A really tough and complete introduction to complex analysis. With the added lectures about the residue theorem and Laurent series, the course feels really useful and fun to apply.

The pop-up questions seem a bit out of place for me, and confused me more times than they helped me comprehend the concept at hand.

Besides that, this was really a great experience, and one of the most challenging and fun math courses I have done here in Coursera.

clearly explained, clear voice, teaching style is perfect and instant reply on discussion board. i guess more no. of questions are required in the assignments and homework. assignments and homework questions are average level kind, it needs to be improved to a little higher level thinking kind. i really enjoyed each part of the course.

Graphical display problems came into the html later in the course - line spacing was messed up.

Generally very well presented, and I hadn't done this before, but I am not motivated to pursue it further

I made several attempt to complete with 100% and fell short at the final exam! Grrr . Not far short though.

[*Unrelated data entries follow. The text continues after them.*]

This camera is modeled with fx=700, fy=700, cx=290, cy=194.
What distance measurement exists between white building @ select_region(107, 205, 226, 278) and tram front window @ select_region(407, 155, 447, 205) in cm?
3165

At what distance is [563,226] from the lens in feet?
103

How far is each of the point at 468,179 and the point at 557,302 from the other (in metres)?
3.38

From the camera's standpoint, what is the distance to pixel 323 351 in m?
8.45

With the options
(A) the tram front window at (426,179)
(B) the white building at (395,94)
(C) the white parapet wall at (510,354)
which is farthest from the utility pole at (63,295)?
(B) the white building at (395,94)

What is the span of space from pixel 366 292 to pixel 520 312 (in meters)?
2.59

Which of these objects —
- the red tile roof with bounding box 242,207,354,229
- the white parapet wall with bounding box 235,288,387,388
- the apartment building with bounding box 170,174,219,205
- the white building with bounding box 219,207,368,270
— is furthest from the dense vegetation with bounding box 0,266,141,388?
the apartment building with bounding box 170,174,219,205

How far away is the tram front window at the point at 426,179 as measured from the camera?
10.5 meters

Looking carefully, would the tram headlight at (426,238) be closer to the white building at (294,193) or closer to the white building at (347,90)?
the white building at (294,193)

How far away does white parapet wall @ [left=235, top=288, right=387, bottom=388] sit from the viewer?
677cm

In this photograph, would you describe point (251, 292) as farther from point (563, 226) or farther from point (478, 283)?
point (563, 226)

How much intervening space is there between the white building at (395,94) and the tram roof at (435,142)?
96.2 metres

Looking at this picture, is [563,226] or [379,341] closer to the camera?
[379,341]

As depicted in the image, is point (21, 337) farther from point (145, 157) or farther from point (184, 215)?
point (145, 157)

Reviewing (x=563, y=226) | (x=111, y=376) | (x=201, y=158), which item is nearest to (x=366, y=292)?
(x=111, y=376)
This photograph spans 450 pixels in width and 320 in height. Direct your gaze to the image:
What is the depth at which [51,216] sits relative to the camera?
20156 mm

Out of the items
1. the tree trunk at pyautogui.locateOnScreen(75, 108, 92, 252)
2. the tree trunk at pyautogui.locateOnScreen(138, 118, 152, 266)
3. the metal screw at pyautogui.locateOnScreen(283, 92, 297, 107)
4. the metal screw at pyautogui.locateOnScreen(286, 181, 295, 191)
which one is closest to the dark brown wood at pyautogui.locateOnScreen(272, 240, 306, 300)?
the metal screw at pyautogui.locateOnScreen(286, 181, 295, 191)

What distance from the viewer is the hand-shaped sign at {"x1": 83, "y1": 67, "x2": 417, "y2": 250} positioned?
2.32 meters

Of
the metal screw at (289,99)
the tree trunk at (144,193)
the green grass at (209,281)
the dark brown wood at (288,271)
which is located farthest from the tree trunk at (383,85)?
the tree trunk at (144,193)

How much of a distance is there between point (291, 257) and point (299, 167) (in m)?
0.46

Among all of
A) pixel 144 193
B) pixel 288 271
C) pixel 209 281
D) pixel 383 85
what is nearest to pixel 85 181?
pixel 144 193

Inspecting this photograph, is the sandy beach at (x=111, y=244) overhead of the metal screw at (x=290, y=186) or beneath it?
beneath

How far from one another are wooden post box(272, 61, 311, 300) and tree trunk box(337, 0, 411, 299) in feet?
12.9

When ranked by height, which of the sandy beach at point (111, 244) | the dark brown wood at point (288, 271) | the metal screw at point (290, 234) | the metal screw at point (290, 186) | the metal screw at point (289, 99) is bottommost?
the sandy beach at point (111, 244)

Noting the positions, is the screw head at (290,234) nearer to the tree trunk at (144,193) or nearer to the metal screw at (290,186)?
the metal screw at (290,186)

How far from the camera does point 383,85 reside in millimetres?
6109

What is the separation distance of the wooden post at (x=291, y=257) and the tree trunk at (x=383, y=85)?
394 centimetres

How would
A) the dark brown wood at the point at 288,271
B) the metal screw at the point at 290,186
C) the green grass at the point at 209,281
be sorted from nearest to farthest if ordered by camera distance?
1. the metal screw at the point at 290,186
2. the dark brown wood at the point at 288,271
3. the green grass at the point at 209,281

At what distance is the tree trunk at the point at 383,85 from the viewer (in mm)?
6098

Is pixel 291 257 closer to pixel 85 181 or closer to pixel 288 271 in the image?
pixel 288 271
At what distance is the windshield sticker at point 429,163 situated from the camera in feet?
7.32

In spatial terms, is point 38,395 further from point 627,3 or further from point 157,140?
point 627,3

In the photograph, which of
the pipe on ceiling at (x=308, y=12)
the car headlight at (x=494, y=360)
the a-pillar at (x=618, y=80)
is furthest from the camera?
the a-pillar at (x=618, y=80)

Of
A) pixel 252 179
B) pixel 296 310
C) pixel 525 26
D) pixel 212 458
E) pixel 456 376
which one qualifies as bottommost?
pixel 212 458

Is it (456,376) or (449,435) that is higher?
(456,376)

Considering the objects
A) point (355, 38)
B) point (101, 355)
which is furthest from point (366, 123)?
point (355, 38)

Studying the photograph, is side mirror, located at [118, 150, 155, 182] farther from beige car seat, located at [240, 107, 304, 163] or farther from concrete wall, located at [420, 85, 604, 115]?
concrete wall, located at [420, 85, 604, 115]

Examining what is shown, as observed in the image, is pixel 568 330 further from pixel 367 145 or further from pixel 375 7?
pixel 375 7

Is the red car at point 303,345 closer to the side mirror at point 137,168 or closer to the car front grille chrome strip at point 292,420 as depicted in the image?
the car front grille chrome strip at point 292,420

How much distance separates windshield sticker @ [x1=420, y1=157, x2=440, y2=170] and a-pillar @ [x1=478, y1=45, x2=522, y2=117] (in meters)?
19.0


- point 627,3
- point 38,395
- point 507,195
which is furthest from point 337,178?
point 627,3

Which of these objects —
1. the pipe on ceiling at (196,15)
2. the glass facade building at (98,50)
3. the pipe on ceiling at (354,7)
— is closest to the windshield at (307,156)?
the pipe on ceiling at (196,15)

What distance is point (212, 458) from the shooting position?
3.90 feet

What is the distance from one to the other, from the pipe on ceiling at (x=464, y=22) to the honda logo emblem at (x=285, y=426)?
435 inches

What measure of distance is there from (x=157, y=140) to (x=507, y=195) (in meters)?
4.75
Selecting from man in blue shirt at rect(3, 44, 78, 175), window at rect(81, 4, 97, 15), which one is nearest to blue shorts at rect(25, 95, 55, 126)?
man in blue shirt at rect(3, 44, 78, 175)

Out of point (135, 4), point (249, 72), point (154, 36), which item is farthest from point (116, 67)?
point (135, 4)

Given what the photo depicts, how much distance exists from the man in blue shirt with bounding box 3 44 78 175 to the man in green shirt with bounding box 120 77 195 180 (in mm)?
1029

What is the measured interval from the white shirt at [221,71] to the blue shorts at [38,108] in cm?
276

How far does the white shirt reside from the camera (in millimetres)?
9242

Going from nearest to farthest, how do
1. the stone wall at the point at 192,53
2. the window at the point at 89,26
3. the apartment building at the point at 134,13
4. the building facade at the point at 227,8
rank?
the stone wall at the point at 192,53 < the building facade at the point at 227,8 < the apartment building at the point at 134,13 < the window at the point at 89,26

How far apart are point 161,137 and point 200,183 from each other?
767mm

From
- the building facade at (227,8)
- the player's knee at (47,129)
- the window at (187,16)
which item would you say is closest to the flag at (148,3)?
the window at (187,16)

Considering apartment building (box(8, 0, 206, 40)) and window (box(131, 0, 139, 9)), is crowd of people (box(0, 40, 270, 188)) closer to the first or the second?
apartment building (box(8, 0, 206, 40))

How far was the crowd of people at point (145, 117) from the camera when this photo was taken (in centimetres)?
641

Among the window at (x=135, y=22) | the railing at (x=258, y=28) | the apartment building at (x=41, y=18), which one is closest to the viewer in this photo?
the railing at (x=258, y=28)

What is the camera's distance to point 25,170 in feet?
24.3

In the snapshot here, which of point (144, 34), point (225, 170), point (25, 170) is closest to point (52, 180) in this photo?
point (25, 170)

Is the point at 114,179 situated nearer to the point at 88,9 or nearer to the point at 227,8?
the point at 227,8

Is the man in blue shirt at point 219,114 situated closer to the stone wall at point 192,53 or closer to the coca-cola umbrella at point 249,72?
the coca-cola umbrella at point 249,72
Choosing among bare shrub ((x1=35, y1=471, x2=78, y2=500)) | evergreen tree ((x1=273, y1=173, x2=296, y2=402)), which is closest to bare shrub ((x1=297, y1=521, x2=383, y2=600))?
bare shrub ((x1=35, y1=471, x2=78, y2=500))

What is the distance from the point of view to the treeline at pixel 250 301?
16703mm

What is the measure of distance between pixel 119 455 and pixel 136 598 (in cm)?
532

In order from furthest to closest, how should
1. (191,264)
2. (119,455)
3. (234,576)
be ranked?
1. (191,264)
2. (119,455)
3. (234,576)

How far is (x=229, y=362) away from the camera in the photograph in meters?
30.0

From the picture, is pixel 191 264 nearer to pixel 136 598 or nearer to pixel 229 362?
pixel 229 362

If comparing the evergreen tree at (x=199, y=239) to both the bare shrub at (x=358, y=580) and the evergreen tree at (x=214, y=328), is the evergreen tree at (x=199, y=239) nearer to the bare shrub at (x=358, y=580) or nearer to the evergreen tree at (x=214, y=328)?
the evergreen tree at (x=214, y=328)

Some tasks contain errors and typos. Also, the lecture material should be with the proof of the theorems, because the technique of proofs also gives many practical methods that can be used in practice. Just a set of facts lectures and trivial examples make a very elementary introduction to complex analysis.

I found this very interesting, covering some topics I did not expect an introduction. I think the pace of the course is about right, but I would have liked more questions. Unfortunately I became very busy during the course and failed to keep up. I look forward to repeating it when I have more time.

This was a pretty interesting course with a lot of useful information. It was taught at an intermediate level which was good for me because I don't do a lot of pure math. This was mainly used as a refresher of complex analysis for an EE masters. Did the job!

This course is good for anyone who wants to know how to handle the tools associated with complex numbers. But, it is less formal than I iniatilly expected. It was a good particular experience because it was my first course in a non-native language.

in my humble opinion I think this course is very well but exists several topic more important for touch, and manner for made the exams and the homeworks in my opinion is bad because you will not need to do a lot of the equations for solve that

Very interesting and stimulating. It was difficult but I am a bit elderly (84). It was well explained for the most part. I am not sure about the value of the peer graded assignments. I have learned a lot. Thank you Prof Bonfert-Taylor.

Очень интересно, познавательно, узнал для себя много нового. Но в этом и проблема, пришлось уделять много времени курсу, потому что много информации для самостоятельного обучения. Автопереводчик на русский язык справляется средне.

Excellent course! Dr. Bonfert-Taylor was an excellent present & very straightforward in her approach to the subject material. Only thing I would change is to present Julia and Mandelbrot sets later in the course.

Excellent instructor and good range of material. There are some theorems that aren't proved though and I was hoping that an analysis course would have proofs for all theorems students are required to use.